**Reading passage**:
%%

By Wayne Chan
Sometimes your perspective on things changes when you see things from another person’s eyes. That’s what I discovered playing tennis during the last 15 months of social distancing.
I belong to a golf and tennis club near my home. Many of my neighbors belong to the same club. It’s a place to socialize and exercise and basically escape from the stresses of everyday life.
It’s also a club (and neighborhood) that is predominantly White. Not exclusively so, but predominantly so.
When COVID hit, the club shut down for a few weeks out of basic health precautions. When the science began to figure out the nature of the disease, it was determined that when people showed up to the club, everyone was required to wear masks, and could only take them off once they were on the tennis court.
Being on the more conservative side, I stayed away from the club for a number of months. But after taking all the necessary precautions, I decided to start playing tennis again.
I went to the club, with my sports bag and racquet in hand, and I walked to the tennis courts. There were others wandering around, and then it started.
“Hey Wayne!” one shouted. Another walked past, held up his hand and said, “Wayne, welcome back!” Another person shouted my name and welcomed me. Then another, and another.
This was nothing new to me. As a kid, my parents lived in neighborhoods where I was nearly the only non-white in the school. College changed all that, but until then, I was used to standing out among my peers.
What was new to me was realizing that with everyone in the club wearing a mask, while they all knew my name, I couldn’t recognize hardly anyone who was walking around. They’re all White. They’re all wearing masks. There wasn’t enough for me distinguish one from another. While each of them called out “Hey Wayne!”, the only thing I could do was respond by saying, “Hey you!” Talk about turning a stereotype on its head!
One last anecdote about tennis and being Asian, and this one actually warms my heart. I was recently invited to play tennis at another club, about ten miles away from our own club. This is in a neighborhood that is about 80% Asian. The club also reflects the same diversity. I played my match and got to know some of the other players there. They were all very welcoming, and I told them I’d love to come back and play again.
A few days later, I went back to my own club and one of my friends there, who is White, asked me how my match went at the other club. I told him it was a good match, that the guys there are great, but I also said that I was surprised that most of the members there were Asian.
My friend replied that he had played there too, and that the guys there were very nice, even though he said he hadn’t ever played at a club where he felt like the odd man out.
As a joke, I said, “I haven’t played at a club where everyone else was Asian either!”
He then said, “Now you know how I felt!”
Some might view his words in another light. But I know my friend, and I know what he meant. He was talking to his friend, and while he certainly knows I’m Asian, he doesn’t see me that way. He knows it, but he doesn’t see it.
I’ll be the first person he asks if he needs a recommendation for a good Chinese restaurant. But in this instance, our friendship transcends race. It’s always there, but for him, it really doesn’t matter.
It seems like such a minor thing. Just six spoken words. But with all that is going on in the world right now, it’s something to aspire to.

%%

(Scene geometry reasoning data)
%%

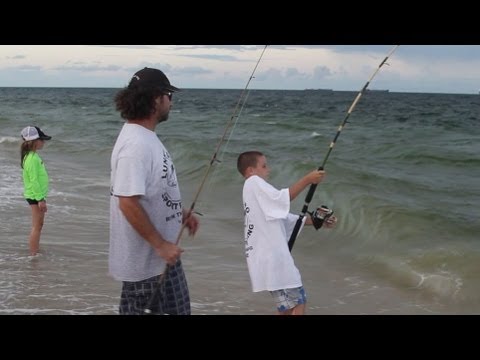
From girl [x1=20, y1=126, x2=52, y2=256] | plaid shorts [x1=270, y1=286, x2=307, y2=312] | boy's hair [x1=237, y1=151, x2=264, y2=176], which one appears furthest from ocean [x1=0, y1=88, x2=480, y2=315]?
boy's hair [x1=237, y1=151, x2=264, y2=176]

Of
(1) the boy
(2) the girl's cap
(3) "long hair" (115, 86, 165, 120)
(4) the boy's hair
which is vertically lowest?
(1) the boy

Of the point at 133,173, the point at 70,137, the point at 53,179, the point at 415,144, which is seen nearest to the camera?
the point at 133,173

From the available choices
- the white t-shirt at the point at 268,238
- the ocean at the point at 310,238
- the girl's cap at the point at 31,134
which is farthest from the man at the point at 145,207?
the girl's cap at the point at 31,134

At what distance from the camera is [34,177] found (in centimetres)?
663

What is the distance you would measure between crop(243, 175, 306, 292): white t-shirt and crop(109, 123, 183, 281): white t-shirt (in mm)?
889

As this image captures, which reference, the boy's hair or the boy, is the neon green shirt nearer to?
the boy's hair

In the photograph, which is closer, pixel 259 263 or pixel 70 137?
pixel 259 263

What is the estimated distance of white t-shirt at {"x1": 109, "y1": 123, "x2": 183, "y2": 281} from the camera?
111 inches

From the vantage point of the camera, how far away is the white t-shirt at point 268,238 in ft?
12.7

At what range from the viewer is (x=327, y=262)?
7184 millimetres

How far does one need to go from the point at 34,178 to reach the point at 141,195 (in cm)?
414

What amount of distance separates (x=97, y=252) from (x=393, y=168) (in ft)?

%%

According to the tennis essay, about how far from the writer's own club was the other club where the writer was invited to play?

**Exercise output**:
About ten miles away.